For non-LLMs, we have a high variety of frameworks with Python interfaces for running models, often built to call C bindings. This makes it impractical to run models directly from languages like Rust—you’d need to implement an idiomatic layer for each model runtime, something already done for Python. Nvidia's Triton covers a lot, but is it even designed for embedded use? And how feasible is adding custom logic?
For LLMs, it feels like the opposite. There’s a smaller set of frameworks (e.g., llama.cpp, vllm), each supporting a wide range of models. This makes it relatively straightforward to integrate them into other languages like Go, as you only need to maintain a few idiomatic layers.

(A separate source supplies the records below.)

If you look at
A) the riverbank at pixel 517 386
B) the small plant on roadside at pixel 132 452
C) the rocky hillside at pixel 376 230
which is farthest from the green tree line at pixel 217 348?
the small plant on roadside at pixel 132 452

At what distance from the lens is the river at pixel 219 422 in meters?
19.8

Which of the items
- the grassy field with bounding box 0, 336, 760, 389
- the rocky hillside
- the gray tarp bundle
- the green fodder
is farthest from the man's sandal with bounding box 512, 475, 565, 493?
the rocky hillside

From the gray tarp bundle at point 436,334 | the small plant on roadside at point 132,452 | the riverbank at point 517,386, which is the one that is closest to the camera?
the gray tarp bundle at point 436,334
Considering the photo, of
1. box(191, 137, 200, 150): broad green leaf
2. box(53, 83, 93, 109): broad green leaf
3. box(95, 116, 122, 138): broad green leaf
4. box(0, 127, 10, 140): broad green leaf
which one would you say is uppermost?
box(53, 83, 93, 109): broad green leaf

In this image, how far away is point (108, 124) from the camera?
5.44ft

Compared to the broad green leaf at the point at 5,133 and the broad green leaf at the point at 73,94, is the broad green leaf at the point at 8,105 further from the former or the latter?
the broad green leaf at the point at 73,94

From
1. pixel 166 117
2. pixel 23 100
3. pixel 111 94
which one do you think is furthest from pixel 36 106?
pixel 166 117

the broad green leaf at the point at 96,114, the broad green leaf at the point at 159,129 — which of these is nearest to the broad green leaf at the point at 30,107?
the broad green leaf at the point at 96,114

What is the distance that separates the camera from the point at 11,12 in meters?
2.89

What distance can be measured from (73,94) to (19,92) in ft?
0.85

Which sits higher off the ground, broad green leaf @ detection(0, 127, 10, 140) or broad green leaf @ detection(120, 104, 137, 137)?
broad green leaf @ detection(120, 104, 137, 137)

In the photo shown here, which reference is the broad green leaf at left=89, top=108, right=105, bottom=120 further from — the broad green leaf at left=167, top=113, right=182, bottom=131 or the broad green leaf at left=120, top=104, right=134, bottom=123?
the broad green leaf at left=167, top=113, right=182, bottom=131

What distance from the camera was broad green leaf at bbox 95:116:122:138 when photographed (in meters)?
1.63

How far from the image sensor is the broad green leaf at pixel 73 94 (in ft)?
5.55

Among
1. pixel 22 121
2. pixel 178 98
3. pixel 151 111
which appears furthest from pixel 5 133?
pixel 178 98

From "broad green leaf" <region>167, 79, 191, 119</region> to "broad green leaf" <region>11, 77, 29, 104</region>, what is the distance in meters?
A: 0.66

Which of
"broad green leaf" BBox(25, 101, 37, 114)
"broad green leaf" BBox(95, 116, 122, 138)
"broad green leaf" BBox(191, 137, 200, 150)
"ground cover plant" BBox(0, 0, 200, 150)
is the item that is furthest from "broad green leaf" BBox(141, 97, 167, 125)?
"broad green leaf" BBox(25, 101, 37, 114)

To me, it’s a no-brainer that Go or Rust will replace Python for serving LLMs. They’re CPU-intensive, Python is generally slow, and the limited number of LLM runtimes simplifies the transition.
(1) Python’s dominance in AI inference is driving, and will continue to drive, more investment in improving Python for lots of things that it isn’t great at right now that people want to do a long with AI inference. We’ve actually seen a lot of that over the last few years, with physics engines and robotics simulation platforms for Python, some of which are Python bindings for existing libraries written in other languages, but some of which are built in Python (e.g., via Taichi or Numba, both of which can produce and execute GPU kernels from Python code, and the latter of which can JIT and parallelize (mostly numeric) Python code on CPU, as well.) This will also include investment in Python’s core and standard library to address pain points.
(2) The increasing importance of AI inference will at the same time drive more investment in AI inference libraries for non-Python platforms.
The relative balance between the progress of those two efforts will be a big factor in how much Python is used in inference going forward, for AI in general, and for LLM’s in particular.